California voters have a choice to make on November 2nd, and after tonight's debate, Jerry Brown cast himself as serene Beauty but his demeanor was more beastly than ever. I could hardly believe my eyes. I remember meeting him during a 1992 presidential primary stop, where he stood in a park near a river and waxed poetic about the Constitution.
I was already a registered Republican but politics was always on my mind -- and here was a guy running for the highest office. He gave off no alpha-male vibe, as Bill Clinton did. His record in Oakland and as governor wasn't up to my family's standards for leadership.
Tonight was a surprise. He brought some heat, in a real way. He stood his ground -- even when he refused to take any responsibility, he sounded personally convinced. He touted facts, figures, union endorsements and his long record of service. As mayor, as Governor, and what interested me most: his time as Attorney General, with particular focus on death penalty cases.

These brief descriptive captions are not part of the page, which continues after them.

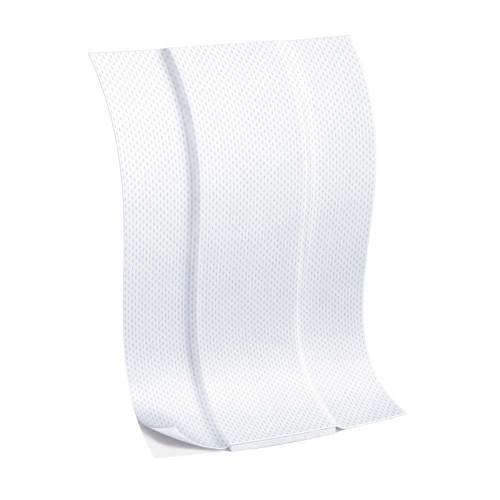 Leukoplast soft Pflaster 6x10 cm - 2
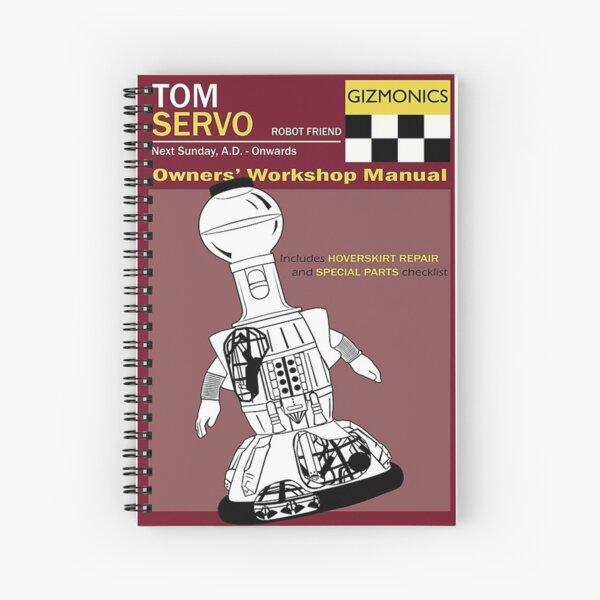 Servo Workshop Manual     Spiral Notebook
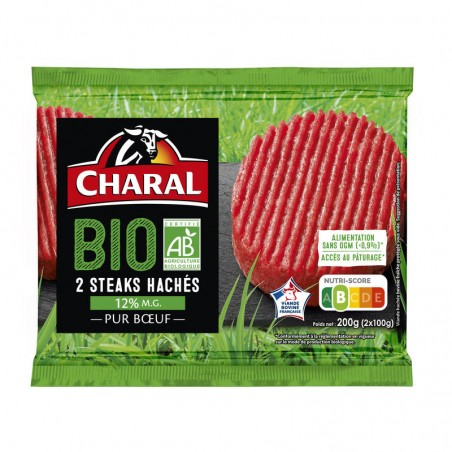 Steak haché Bio 15% Mg 2x100g CHARAL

To refute Whitman's incisive, repeated charges that Brown has a 40-year record of being soft on crime, he replied that he's defended the use of the death penalty more than anyone in California history, and "perhaps more than anyone in the country." Really, Jerry? How many death sentences have been carried out in California while he's been attorney general? What about his time as governor? Hyperbole is a fact of political life, but this was something special. Paging Governor Rick Perry, paging Governor Rick Perry for a body count in Texas.
Somewhere a fact checker is howling with laughter.
Brown's facts were off with regard to Meg Whitman too. He attacked her record, mis-characterized her positions. He was unsportsmanlike more than once. He barely disguised contempt for Meg Whitman and it was palpable.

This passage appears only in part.